» **Task to carry out**
Every line from the one that includes "scientific name: Mustela furo" to the end of the entries should be written out exactly, with the first and last included.
········
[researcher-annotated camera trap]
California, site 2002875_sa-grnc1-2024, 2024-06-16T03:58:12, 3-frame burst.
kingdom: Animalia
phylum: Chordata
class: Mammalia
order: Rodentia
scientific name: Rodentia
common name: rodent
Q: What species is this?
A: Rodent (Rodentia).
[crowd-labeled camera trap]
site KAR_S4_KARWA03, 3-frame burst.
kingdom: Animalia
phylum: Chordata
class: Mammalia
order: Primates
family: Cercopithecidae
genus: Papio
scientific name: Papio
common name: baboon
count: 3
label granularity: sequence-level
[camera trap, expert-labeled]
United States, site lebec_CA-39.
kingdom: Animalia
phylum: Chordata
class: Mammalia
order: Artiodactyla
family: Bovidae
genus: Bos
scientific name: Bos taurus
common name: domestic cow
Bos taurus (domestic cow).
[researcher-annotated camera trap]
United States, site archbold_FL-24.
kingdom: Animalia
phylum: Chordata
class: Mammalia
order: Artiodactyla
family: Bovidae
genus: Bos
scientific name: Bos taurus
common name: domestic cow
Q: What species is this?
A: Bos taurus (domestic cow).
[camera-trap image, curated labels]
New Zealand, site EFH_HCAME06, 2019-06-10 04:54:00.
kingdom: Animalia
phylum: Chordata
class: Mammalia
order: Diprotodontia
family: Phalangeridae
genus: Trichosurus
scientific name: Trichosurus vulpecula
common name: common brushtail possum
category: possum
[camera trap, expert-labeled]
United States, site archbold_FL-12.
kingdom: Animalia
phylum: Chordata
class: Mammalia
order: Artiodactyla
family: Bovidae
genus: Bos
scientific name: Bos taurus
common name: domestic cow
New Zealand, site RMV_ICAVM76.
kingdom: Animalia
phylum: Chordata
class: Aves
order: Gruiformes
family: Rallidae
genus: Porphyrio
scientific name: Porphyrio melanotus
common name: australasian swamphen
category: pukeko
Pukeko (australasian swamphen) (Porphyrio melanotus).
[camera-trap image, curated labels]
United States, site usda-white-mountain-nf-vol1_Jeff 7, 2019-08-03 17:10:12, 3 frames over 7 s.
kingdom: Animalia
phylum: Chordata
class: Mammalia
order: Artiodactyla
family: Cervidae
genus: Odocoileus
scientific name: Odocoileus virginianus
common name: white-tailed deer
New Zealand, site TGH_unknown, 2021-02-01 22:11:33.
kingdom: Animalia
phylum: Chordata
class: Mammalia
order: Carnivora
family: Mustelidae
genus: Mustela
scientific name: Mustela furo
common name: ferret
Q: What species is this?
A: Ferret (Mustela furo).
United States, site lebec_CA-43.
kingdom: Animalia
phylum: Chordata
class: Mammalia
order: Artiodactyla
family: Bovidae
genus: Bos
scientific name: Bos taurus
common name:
········
» **Answer box**
scientific name: Mustela furo
common name: ferret
Q: What species is this?
A: Ferret (Mustela furo).
United States, site lebec_CA-43.
kingdom: Animalia
phylum: Chordata
class: Mammalia
order: Artiodactyla
family: Bovidae
genus: Bos
scientific name: Bos taurus
common name:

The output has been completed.